In a move clearly designed to put Dell's blade server launch into perspective, the company that kick-started this whole industry sector chose Friday to launch its sixth-generation blade, the SB6400
Written by Matt Loney, Contributor
RLX Technologies, a relatively small server vendor which pioneered the development of blade server technology, has recently updated its blades with dual 64-bit Xeon chips. Like Dell's new blade server, the RLX 610e chassis squeezes 10 blades into a 7U-high chassis.

To differentiate itself, RLX marketing will rely heavily on its experience and the fact that it is now on the sixth generation of its hardware and its management software.

"What distinguishes us?" said Tejas Vakil, vice-president of marketing at RLX. "We have done a lot of work on thermals, our only moving parts on the blades are the disk drives, and these are positioned on the cool side of the heatsink. IBM and HP put theirs on the warm side."

RLX's Control Tower 6G management software can monitor up to 1,000 nodes, re-provisioning servers on the fly by automatically creating new disk images of an operating system and application when it's required, said Vakil. Monitoring, he said, has been extended to layer seven of the network "so we can track the performance of applications, and use that as a proxy indicator of server performance if need be".
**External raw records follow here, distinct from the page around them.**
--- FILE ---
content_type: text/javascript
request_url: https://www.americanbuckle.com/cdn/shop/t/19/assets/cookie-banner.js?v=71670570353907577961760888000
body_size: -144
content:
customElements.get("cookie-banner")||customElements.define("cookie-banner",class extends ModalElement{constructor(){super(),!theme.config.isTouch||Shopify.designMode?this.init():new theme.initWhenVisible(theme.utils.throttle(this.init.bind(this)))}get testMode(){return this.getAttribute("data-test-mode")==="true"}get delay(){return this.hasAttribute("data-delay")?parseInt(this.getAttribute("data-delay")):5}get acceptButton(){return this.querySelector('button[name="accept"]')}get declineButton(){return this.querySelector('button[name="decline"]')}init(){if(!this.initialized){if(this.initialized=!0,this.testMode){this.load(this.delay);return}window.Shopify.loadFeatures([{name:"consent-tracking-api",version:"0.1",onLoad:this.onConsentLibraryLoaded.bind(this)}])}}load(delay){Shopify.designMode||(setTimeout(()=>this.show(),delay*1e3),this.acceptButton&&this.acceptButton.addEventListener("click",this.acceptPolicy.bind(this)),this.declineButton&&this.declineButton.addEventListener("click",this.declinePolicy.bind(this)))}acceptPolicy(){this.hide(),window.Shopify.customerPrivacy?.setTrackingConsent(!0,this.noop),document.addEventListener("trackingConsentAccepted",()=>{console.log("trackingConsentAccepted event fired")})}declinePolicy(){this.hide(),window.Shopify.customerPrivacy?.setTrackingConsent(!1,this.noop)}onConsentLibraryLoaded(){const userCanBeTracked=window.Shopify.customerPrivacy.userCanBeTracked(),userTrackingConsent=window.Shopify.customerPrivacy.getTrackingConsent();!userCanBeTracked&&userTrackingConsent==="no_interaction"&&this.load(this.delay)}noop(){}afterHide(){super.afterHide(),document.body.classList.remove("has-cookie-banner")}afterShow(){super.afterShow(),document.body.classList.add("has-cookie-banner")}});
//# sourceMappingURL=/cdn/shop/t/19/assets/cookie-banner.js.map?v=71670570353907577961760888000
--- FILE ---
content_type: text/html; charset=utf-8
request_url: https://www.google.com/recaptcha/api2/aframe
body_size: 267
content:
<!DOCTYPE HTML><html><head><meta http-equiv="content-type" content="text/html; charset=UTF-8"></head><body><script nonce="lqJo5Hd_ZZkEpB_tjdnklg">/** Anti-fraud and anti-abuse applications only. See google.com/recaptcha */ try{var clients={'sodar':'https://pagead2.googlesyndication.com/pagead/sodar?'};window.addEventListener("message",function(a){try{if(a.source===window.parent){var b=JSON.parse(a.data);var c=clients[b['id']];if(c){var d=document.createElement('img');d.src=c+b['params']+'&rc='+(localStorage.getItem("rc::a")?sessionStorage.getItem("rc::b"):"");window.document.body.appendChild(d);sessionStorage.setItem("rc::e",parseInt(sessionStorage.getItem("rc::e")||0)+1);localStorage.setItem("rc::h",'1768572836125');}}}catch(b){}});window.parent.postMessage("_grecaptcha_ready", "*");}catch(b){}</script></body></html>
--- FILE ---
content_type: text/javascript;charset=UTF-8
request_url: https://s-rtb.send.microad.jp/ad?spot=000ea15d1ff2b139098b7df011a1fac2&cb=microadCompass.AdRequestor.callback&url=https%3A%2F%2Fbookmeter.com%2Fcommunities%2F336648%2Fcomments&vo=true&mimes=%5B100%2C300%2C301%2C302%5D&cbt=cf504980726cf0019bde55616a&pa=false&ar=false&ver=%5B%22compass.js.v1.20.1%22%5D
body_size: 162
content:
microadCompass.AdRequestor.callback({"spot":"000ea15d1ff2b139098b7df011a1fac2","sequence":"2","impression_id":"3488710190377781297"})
On the new blades, RLX has added dual-channel DDR-2 memory, an 800MHz frontside bus and PCI Express support, and the blades have high-speed Infiniband and Fibre Channel ports on board for high-performance storage and clustering.

The company also launched two 1U high rack-mounted servers; the entry-level RM1100 with single processor, up to 4GB of memory and two SATA disk drives; and the RM1400 which comes with dual Xeon EM64T processors, up to four SCSI disk drives and 8GB of memory. Both rack-mount servers are supplied with RLX's Intelligent Management Kit, which allows them to be fully managed by the company's Control Tower 6G management software. This means they can, for instance, take advantage of feature such as dynamic provisioning, in which applications are rolled out to more servers as their workload increases, said Vakil.

The RLX SB6400 blades and RM1400 rack-mount servers are shipping now, said Vakil, and the RM1100 is due to ship in December. Prices are set at $2,700 for the SB6400, $1,700 for the RM1400 and $1,300 for the RM1100.

Daniel Fleischer, a senior research analyst at IDC, said RLX remains a serious contender in the market.

"They are focused on blades and blade management so you can only fulfil a certain part of your infrastructure, but generally we see blades deployed to solve specific issues so this is not necessarily a bad thing."

Fleischer said RLX is also able to give a better customer experience than some large vendors.

"You will get much batter contact with them and enjoy a very close relationship. They have the time and ability to develop these close relationships, and they need good customer references if they are going to move out into enterprise world," said Fleischer.